▶ 対象本文:

***

建設グラフインターネットダイジェスト

〈建設グラフ2005年5月号〉

interview

圏央道が千葉県土を激変させる

地域の再発見を促し新たなビジネスチャンスを提供

国土交通省 関東地方整備局 千葉国道事務所 前所長 野口 宏一 氏

野口 宏一 のぐち・こういち
昭和 33年 5月 31日生
昭和 58年 3月 名古屋大学大学院修了
昭和 58年 4月 建設省入省 九州地方建設局福岡国道工事事務所
昭和 60年 7月 国土庁地域振興局 山村豪雪地帯振興課係長
昭和 62年 4月 建設省都市局都市政策課係長
昭和 63年 7月 四国地方建設局 土佐国道工事事務所調査課長
平成 5年 4月 建設経済局 調整課調整官
平成 7年 4月 四国地方建設局 大洲工事事務所長
平成 14年 4月 国土交通省関東地方整備局 千葉国道事務所長
平成 17年 4月 宮崎県土木部 高速道対策局長
千葉県は、ディズニーランド、幕張新都心、千葉ニュータウン、上総アカデミアパークなど、様々な開発プロジェクトを抱えつつも、成田空港、千葉港とのアクセスにおいて効率性が低く、また大市場圏となる東京都内との交通網も不十分であったため、ディズニーランドを除けば初期の目標を達成している状況にあるとは言い難い。その状況を一変させるのが、圏央道を骨格とした道路ネットワークである。アクアラインとの接続により、渋滞の激しい都内を回避しつつ関東圏を一巡できる環状道路で、これを背骨としつつ各種連絡道路網が構築されれば、各地に分散する開発プロジェクトの連携が発生し、新たなビジネスチャンスが生まれる。その整備に当たる千葉国道事務所の野口宏一前所長に、道路整備とその効果などについて伺った。
▲木更津JCT(空撮)
――事務所の所管しているエリアと地域的特色は
野口
我々は千葉県船橋市から東側のエリアを担当しています。県内は、地形的には平均標高が低い割りにはトンネルが非常に多いのが特徴です。127号を主に、富津市から南方には二十以上のトンネルが連続しているという状況です。しかも、古くに建設されたトンネルなので、断面が小さく大型車両同士、例えば観光バスなどもすれ違いが出来ない状況になっています。

***

▶ 作業内容: 上記の対象本文のうち、「野口 宏一 のぐち・こういち」を含む語句で始まり「その効果などについて伺った。」で終わる部分を、「アクアライン」を「東京湾アクアライン」に置き換えたうえで記してください。

▶ 利用可能データ:

***

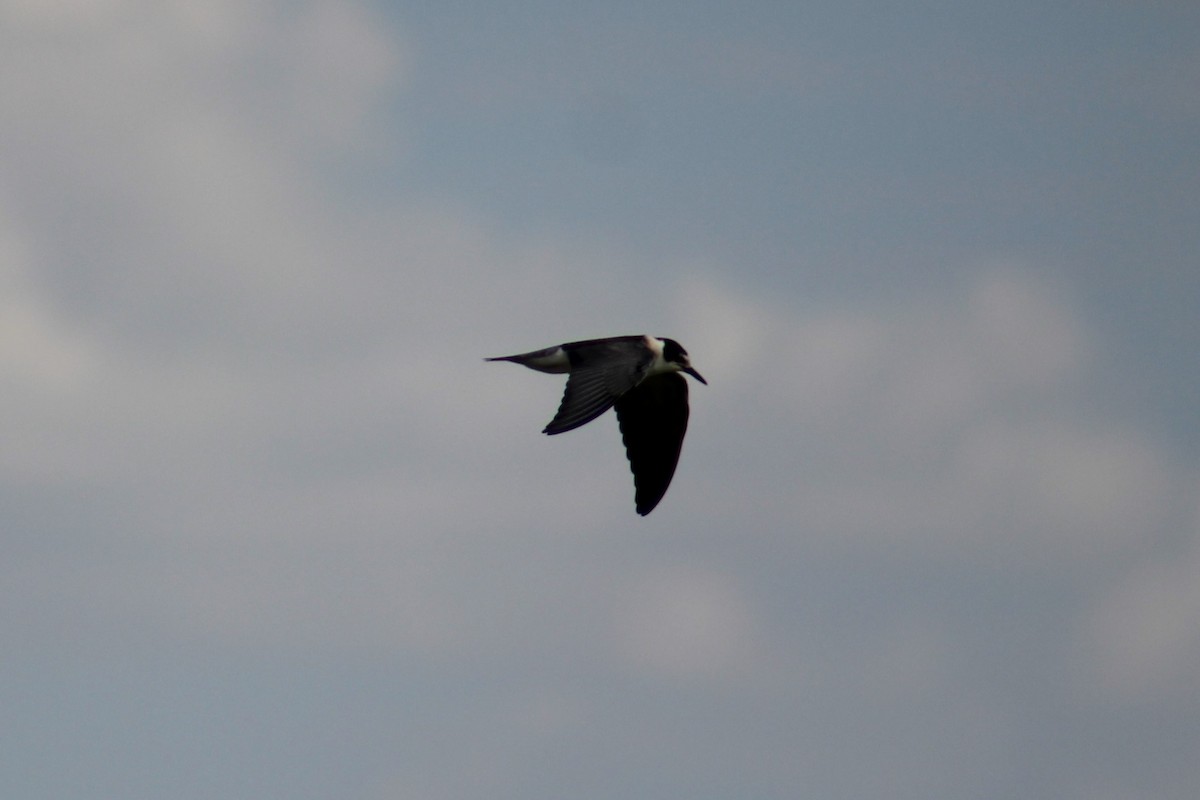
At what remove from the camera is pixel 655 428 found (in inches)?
1030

***

▶ 出力:
野口 宏一 のぐち・こういち
昭和 33年 5月 31日生
昭和 58年 3月 名古屋大学大学院修了
昭和 58年 4月 建設省入省 九州地方建設局福岡国道工事事務所
昭和 60年 7月 国土庁地域振興局 山村豪雪地帯振興課係長
昭和 62年 4月 建設省都市局都市政策課係長
昭和 63年 7月 四国地方建設局 土佐国道工事事務所調査課長
平成 5年 4月 建設経済局 調整課調整官
平成 7年 4月 四国地方建設局 大洲工事事務所長
平成 14年 4月 国土交通省関東地方整備局 千葉国道事務所長
平成 17年 4月 宮崎県土木部 高速道対策局長
千葉県は、ディズニーランド、幕張新都心、千葉ニュータウン、上総アカデミアパークなど、様々な開発プロジェクトを抱えつつも、成田空港、千葉港とのアクセスにおいて効率性が低く、また大市場圏となる東京都内との交通網も不十分であったため、ディズニーランドを除けば初期の目標を達成している状況にあるとは言い難い。その状況を一変させるのが、圏央道を骨格とした道路ネットワークである。東京湾アクアラインとの接続により、渋滞の激しい都内を回避しつつ関東圏を一巡できる環状道路で、これを背骨としつつ各種連絡道路網が構築されれば、各地に分散する開発プロジェクトの連携が発生し、新たなビジネスチャンスが生まれる。その整備に当たる千葉国道事務所の野口宏一前所長に、道路整備とその効果などについて伺った。